[Opening Text under study section]
Scope it out

With the scope in hand, remove the wing nut on the bottom that secures the scope to an AR series carry handle. With this removed you will have a bare screw protruding from the bottom of the scope's base—the basis for how we will be attaching it to the claw mount. Take the part you've just removed and set it aside because you will be making use of some of the parts from it. Next though, using your phillips head screwdriver, you'll want to remove the 4 screws on the sides of the the scope (two per side), and put them someplace safe. With those removed you will be able to remove the base from the scope, leaving you with two parts: the scope tube, and it's base.

The grind

At this point you can either buy a new bolt/nut that's relatively the size of the one on the scope base, or you can make use of the one that comes with the scope. For our purposes here I'll be showing you how to use the one that came with it. In general though, if you opt to buy a new bolt, you will need to get a nut that will fit in the channel on the claw mount (below the rail). You'll have to experiment with what works if you want to use a new bolt and or nut.
Putting an AR15 scope on the Stargate SG-1 MP5-A5

To remove the bolt from the scope's base, you will need to untighten the tiny flat head screw from the side (see photo). After that is loosened you will be able to remove the bolt by pushing it up from the bottom, and out of the base. The head of this bolt is square shaped to prevent it from turning; but, we want to file it down to a semi circular shape so that it can turn in the channel. Also, you will have to cut a notch into the top of it so that you can turn it with a flat head screw driver. A bench grinder works best for reshaping the screw head into a circle, however you could also use a metal file.


The next step in this modification is to determine where you want the scope placed on the mount. What I did was look at some reference photos with the scope and mount in front of me. If you move the scope (and it's base!) along the claw mount you can either pick what looks closest to what was done on screen, or what you like best. At this point, mark the top of the claw mount exactly where the screw from the scope touches it. This is where you will be drilling a hole.

Once you decide if you want to use the bolt you have or to buy a new one, it will be time to drill a hole into the claw mount. It's very important to drill your hole in the center of the channel so that the scope stands up straight. If you drill closer to one side then the scope will not sit evenly, and will lean to one side. With this in mind it's a good idea to drill a smaller pilot hole before using the larger drill bit (can ya tell I made this mistake!?).
[Closing Text under study section]
[Opening Information supplied section]
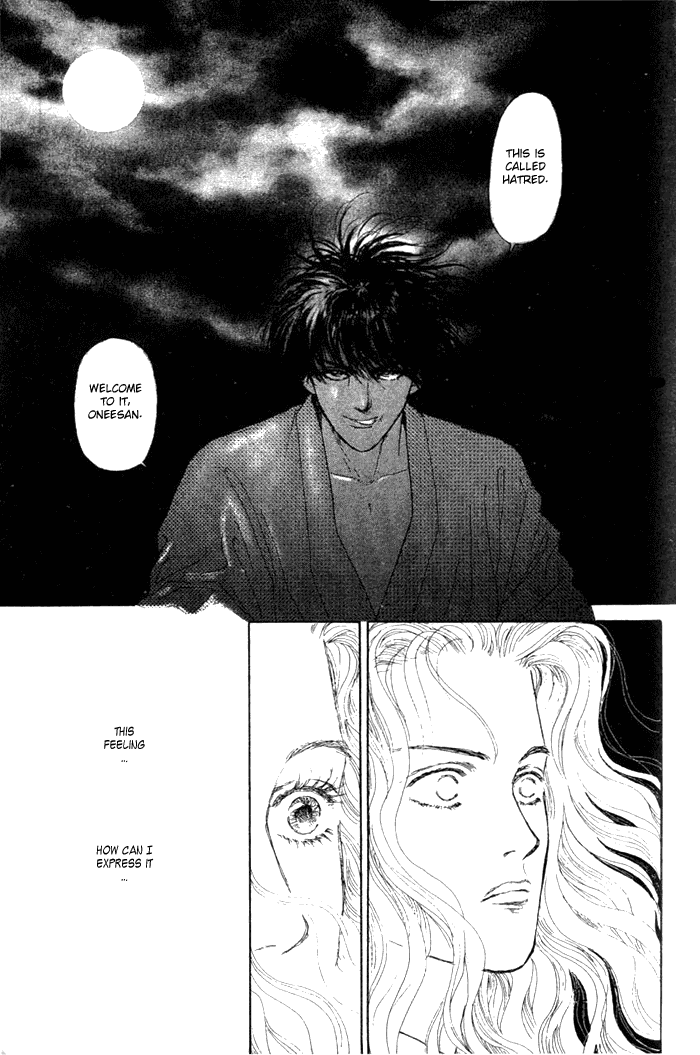 Koi no Memai Ai no Kizu Chapter 3 page 38 - Chapter 3: vol.1 ch.3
[Closing Information supplied section]
Questions to answer:
- A) List every tool the scope mounting guide names for the job.
- B) According to the scope mounting guide, how many screws on the sides of the scope must be removed to take off its base?
Answer from the text alone, not the data.

Responses to the tasks:
- A) Phillips head screwdriver, flat head screwdriver, bench grinder, metal file, drill bit

- B) Four screws, two per side.